* [What you should do]
Convert the listing below into a numbered list with one line per entry, skipping blank lines and leaving out the pictures.

* [Dataset rows]
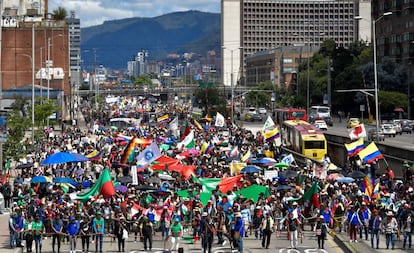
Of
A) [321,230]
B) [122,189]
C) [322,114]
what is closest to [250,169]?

* [Answer to this task]
1. Of
2. A) [321,230]
3. B) [122,189]
4. C) [322,114]
5. what is closest to [250,169]?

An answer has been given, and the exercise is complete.